Some PETs require a sequential approach because certain protections must be in place before the next stage of processing. For example, a government agency managing benefit enrollment might first apply encryption in transit to secure personal and financial information as it moves between systems and then use homomorphic encryption to analyze eligibility criteria without exposing individuals’ raw data. Similarly, k-anonymity might be applied to de-identify enrollment data before generating synthetic datasets that enable policy analysis without revealing specific applicants.
In other cases, PETs can function independently or in parallel, depending on the privacy risks and data-use requirements. For example, differential privacy can be applied directly to reports on program participation to prevent re-identification, while federated learning allows agencies to collaborate on improving benefit delivery without sharing individual records. Since these techniques address different risks, they do not need to be applied in a strict sequence.
Choosing the right PET approach requires understanding the full data lifecycle. This means assessing the sensitivity of the data, the risks at each stage, and the level of privacy protection required while ensuring the data remains useful. If data will be shared across agencies or undergo multiple transformations, a sequential approach may be necessary to maintain privacy at every step. If privacy risks are distinct and manageable separately, PETs can be applied independently.
Sequential: K-Anonymity and Synthetic Data
Governments could apply k-anonymity to real census data, ensuring that individuals’ identities are protected by generalizing or suppressing sensitive information. Then, they could generate synthetic datasets to replace specific, identifiable data points, such as exact age or location, enabling continued research and policy development without compromising citizens’ privacy. This approach ensures that demographic trends are studied while minimizing the risk of re-identification.
Sequential: Tokenization, Hashing, and Differential Privacy
The combination of tokenization, hashing, and differential privacy in a sequential process works by progressively securing data at each step. First, tokenization replaces sensitive identifiers with non-reversible tokens, making the data less identifiable. Then, hashing further secures the tokenized data by creating a one-way transformation, ensuring that even if data is exposed, it can’t be reverted back to its original form. Finally, differential privacy ensures that the data can be shared or analyzed without revealing individual-specific information by introducing random noise into the dataset. This sequential approach is critical in creating an individual-level anonymized dataset, as seen in the census, where personal identifiers are stripped away to allow for data analysis while protecting privacy.
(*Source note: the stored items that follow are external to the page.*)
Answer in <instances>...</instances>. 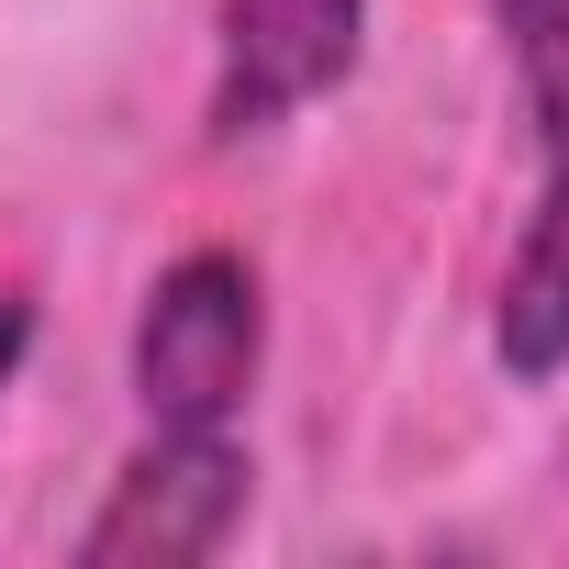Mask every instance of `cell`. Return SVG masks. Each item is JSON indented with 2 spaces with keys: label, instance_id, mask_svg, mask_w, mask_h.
Wrapping results in <instances>:
<instances>
[{
  "label": "cell",
  "instance_id": "obj_2",
  "mask_svg": "<svg viewBox=\"0 0 569 569\" xmlns=\"http://www.w3.org/2000/svg\"><path fill=\"white\" fill-rule=\"evenodd\" d=\"M246 513V447L212 425V436H168L112 480V502L90 513L79 558L90 569H179V558H212Z\"/></svg>",
  "mask_w": 569,
  "mask_h": 569
},
{
  "label": "cell",
  "instance_id": "obj_4",
  "mask_svg": "<svg viewBox=\"0 0 569 569\" xmlns=\"http://www.w3.org/2000/svg\"><path fill=\"white\" fill-rule=\"evenodd\" d=\"M491 347H502L513 380H558V369H569V123L547 134L536 223H525V246H513V279H502Z\"/></svg>",
  "mask_w": 569,
  "mask_h": 569
},
{
  "label": "cell",
  "instance_id": "obj_3",
  "mask_svg": "<svg viewBox=\"0 0 569 569\" xmlns=\"http://www.w3.org/2000/svg\"><path fill=\"white\" fill-rule=\"evenodd\" d=\"M369 0H223V68H212V134H268L302 101H325L358 68Z\"/></svg>",
  "mask_w": 569,
  "mask_h": 569
},
{
  "label": "cell",
  "instance_id": "obj_6",
  "mask_svg": "<svg viewBox=\"0 0 569 569\" xmlns=\"http://www.w3.org/2000/svg\"><path fill=\"white\" fill-rule=\"evenodd\" d=\"M23 347H34V313H23V291H12V279H0V391H12Z\"/></svg>",
  "mask_w": 569,
  "mask_h": 569
},
{
  "label": "cell",
  "instance_id": "obj_1",
  "mask_svg": "<svg viewBox=\"0 0 569 569\" xmlns=\"http://www.w3.org/2000/svg\"><path fill=\"white\" fill-rule=\"evenodd\" d=\"M257 347H268L257 268L223 257V246L179 257L157 291H146V313H134V402H146V425H168V436H212V425L246 402Z\"/></svg>",
  "mask_w": 569,
  "mask_h": 569
},
{
  "label": "cell",
  "instance_id": "obj_5",
  "mask_svg": "<svg viewBox=\"0 0 569 569\" xmlns=\"http://www.w3.org/2000/svg\"><path fill=\"white\" fill-rule=\"evenodd\" d=\"M502 46H513L536 134H558L569 123V0H502Z\"/></svg>",
  "mask_w": 569,
  "mask_h": 569
}]
</instances>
Non-Sequential: Tokenization and Secure Multi-Party Computation
Tokenization and secure multi-party computation (SMPC) can be used by public sector organizations to enhance privacy while enabling collaboration. Tokenization anonymizes sensitive data, such as health care records, before sharing it between agencies, ensuring personal information remains protected. SMPC allows agencies to analyze the data for public health research without revealing private information. Since tokenization and SMPC operate independently, this approach is non-sequential while maintaining privacy and utility.